Manfred has worked for Major League Baseball for nearly twenty years, most recently as its CEO. He will have plenty of issues to address when he takes over the commissionership in January. One of those issues, albeit not its most pressing but certainly the most lingering, is whether Pete Rose should be reinstated.
Rose, the game’s all-time leading hitter, is not in the Hall of Fame. Nor is he allowed to work for Major League Baseball in any capacity. He was banned from the game for having (eventually) admitted to gambling on the outcome of games he was involved in. Of course, the competitive Rose always said that he bet ON the team he was managing and never against them. That was his defense. Makes no matter; gambling on the sport for all those involved in it is against the rules and has been since the game began.
Proponents of allowing Rose back into baseball suggest he never gambled on the game as a player – as far as they know – that he played harder than anyone they had ever seen and was perhaps the game’s greatest hitter or at least its most accomplished.

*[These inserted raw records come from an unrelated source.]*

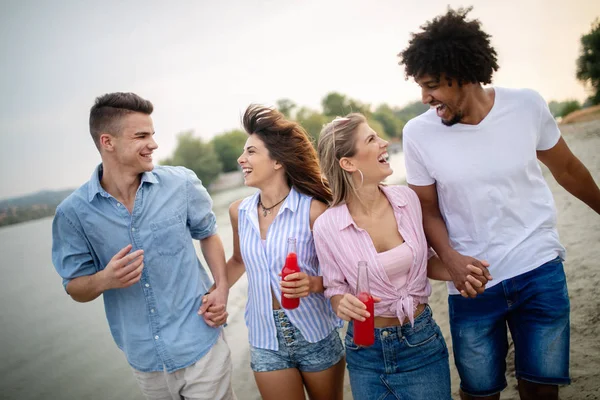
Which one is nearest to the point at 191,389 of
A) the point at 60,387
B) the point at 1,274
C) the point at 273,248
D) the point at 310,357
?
the point at 310,357

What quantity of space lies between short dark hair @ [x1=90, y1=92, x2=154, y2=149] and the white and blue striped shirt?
1.23 metres

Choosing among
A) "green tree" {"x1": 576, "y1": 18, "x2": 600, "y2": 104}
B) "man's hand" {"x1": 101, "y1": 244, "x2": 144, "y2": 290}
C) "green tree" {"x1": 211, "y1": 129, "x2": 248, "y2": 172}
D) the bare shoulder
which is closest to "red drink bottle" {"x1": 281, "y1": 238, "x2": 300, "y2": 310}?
the bare shoulder

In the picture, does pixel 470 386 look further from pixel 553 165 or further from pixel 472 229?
pixel 553 165

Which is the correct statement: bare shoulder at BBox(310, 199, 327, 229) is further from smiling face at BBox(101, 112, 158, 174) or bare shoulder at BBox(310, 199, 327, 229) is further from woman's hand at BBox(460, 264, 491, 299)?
smiling face at BBox(101, 112, 158, 174)

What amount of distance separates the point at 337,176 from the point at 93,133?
6.21ft

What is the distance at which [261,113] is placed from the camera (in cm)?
328

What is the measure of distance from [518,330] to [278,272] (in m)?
1.66

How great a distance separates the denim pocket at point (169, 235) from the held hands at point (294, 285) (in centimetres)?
100

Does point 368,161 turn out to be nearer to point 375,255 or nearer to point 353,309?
point 375,255

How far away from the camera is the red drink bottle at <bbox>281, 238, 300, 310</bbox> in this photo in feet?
8.09

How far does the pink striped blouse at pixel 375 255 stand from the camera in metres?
2.41

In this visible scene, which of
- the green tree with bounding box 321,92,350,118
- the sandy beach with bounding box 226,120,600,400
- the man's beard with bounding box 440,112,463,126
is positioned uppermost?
the green tree with bounding box 321,92,350,118

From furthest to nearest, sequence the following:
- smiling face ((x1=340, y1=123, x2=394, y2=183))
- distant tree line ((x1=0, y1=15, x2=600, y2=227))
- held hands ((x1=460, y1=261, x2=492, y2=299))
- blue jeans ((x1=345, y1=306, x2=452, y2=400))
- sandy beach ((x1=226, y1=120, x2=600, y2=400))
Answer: distant tree line ((x1=0, y1=15, x2=600, y2=227)), sandy beach ((x1=226, y1=120, x2=600, y2=400)), smiling face ((x1=340, y1=123, x2=394, y2=183)), blue jeans ((x1=345, y1=306, x2=452, y2=400)), held hands ((x1=460, y1=261, x2=492, y2=299))

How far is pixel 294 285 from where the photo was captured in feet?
8.06
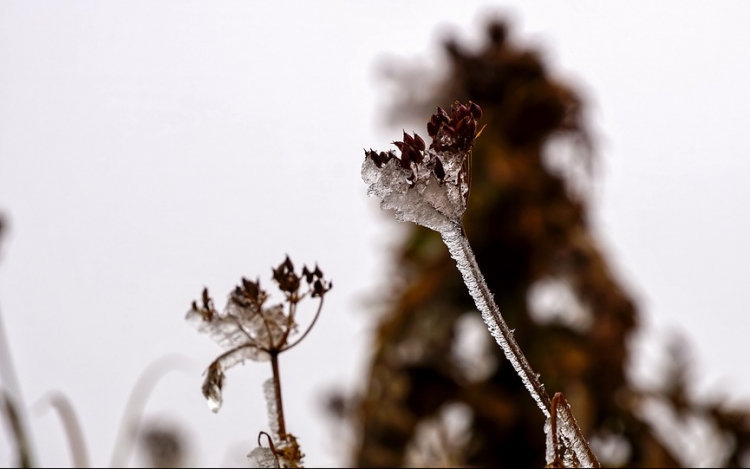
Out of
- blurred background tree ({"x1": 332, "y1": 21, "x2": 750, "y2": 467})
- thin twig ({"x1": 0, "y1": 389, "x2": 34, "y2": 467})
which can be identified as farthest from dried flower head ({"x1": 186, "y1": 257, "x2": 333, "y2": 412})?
blurred background tree ({"x1": 332, "y1": 21, "x2": 750, "y2": 467})

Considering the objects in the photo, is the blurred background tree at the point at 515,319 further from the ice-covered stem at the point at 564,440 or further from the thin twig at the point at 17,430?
the ice-covered stem at the point at 564,440

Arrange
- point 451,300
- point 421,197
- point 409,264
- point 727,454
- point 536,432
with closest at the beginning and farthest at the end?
point 421,197 < point 727,454 < point 536,432 < point 451,300 < point 409,264

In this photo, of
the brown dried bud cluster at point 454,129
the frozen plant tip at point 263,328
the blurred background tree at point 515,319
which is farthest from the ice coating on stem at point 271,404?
the blurred background tree at point 515,319

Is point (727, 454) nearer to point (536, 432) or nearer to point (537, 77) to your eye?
point (536, 432)

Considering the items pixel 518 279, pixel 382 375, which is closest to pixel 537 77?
pixel 518 279

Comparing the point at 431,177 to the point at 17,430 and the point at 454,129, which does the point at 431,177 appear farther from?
the point at 17,430

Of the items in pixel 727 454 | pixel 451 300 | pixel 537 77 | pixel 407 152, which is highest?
pixel 537 77

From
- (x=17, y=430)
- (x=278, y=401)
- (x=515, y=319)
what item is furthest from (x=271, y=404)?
(x=515, y=319)
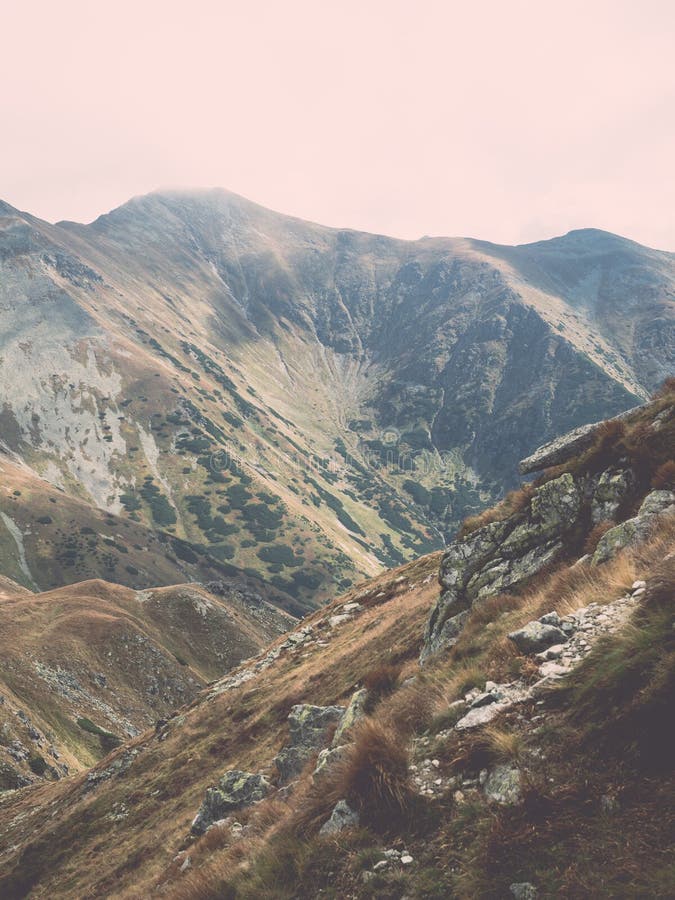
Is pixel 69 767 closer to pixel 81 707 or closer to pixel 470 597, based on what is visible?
pixel 81 707

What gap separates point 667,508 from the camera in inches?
455

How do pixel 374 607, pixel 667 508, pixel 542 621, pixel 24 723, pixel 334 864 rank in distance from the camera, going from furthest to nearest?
pixel 24 723 → pixel 374 607 → pixel 667 508 → pixel 542 621 → pixel 334 864

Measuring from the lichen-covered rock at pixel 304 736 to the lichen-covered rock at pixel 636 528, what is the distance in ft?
29.4

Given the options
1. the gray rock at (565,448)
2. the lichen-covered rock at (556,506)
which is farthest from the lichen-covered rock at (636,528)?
the gray rock at (565,448)

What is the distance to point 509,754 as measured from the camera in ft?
21.0

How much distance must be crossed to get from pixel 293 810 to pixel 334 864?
7.08 feet

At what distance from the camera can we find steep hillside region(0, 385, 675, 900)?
5.20 metres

Whether or not Rose should be reinstated, and ultimately voted into the Hall of Fame, is one of baseball’s greatest debates. It’s been twenty-five years since former Commissioner Bart Giamatti handed down the decision that would keep us arguing about Rose for years. At that time, the Dowd Report uncovered that Rose had been gambling up to $20,000 a day on baseball games, news far more shocking than any steroid allegation.
Gambling is not only illegal at Bushwood. It is illegal for any player in any sport to engage in such activity. As much as I enjoy gambling, a player, coach or official gambling on his own games leads to the temptation of affecting the outcome of said games and tearing at the very fabric of what we sports fans believe to be fair contests.
The Chicago White Sox threw the World Series in 1919. Those players remain banned, including Joe Jackson who etched some of baseball’s greatest numbers. Those players got no reprieve although their names consistently arise when any talk of Rose’s reinstatement reemerges.
Maybe it’s because this year marks 25 years since his ban. Maybe it’s that we recently appointed a new commissioner who may have a Ros-ier outlook on life. Either way, they have combined to regenerate a fair amount of groundswell for welcoming Rose back into the game that made him famous.
But purists’ argument to reinstate Rose is inherently hypocritical. Gambling on the sport is one of baseball’s oldest illegalities. Gambling on sports leads to predetermined outcomes. We might as well be watching professional wrestling. What, we should welcome Rose back because he tried harder, because it’s been long enough, because he’s paid his dues? Husbands and wives can forgive their partners for cheating on them. That doesn’t mean it didn’t happen.
Let us not also forget that, for years, Rose lied about his gambling habits, in the same fashion and for as long and as sniveling as Alex Rodriguez. And A-Rod is far from getting a pass. Say what you will about the differences between steroids and gambling, these two men both cheated.
Rose backers will tell you that he didn’t, that he always bet on his own team to win. They’ll point to the differences of him as player and manager. That doesn’t change the fact that he broke the rules and knew he was doing so all along.
I am all for forgiveness and second chances but nothing has changed with regards to Rose other than the date on the calendar. Suddenly Major League Baseball wants to have a heart? Since when?
Twenty five years from now, will we decide that Roger Clemens, Barry Bonds, Sammy Sosa and Alex Rodriguez gave it their all and forgive them? I’m not sure. What I am sure of is that if the sport does reinstate Pete Rose, it will find a way to make money by doing so, making it far more self-serving than any act of forgiveness.
His reinstatement would be hypocritical… which on second thought makes perfect sense as Major League Baseball has been hypocritical for quite some time.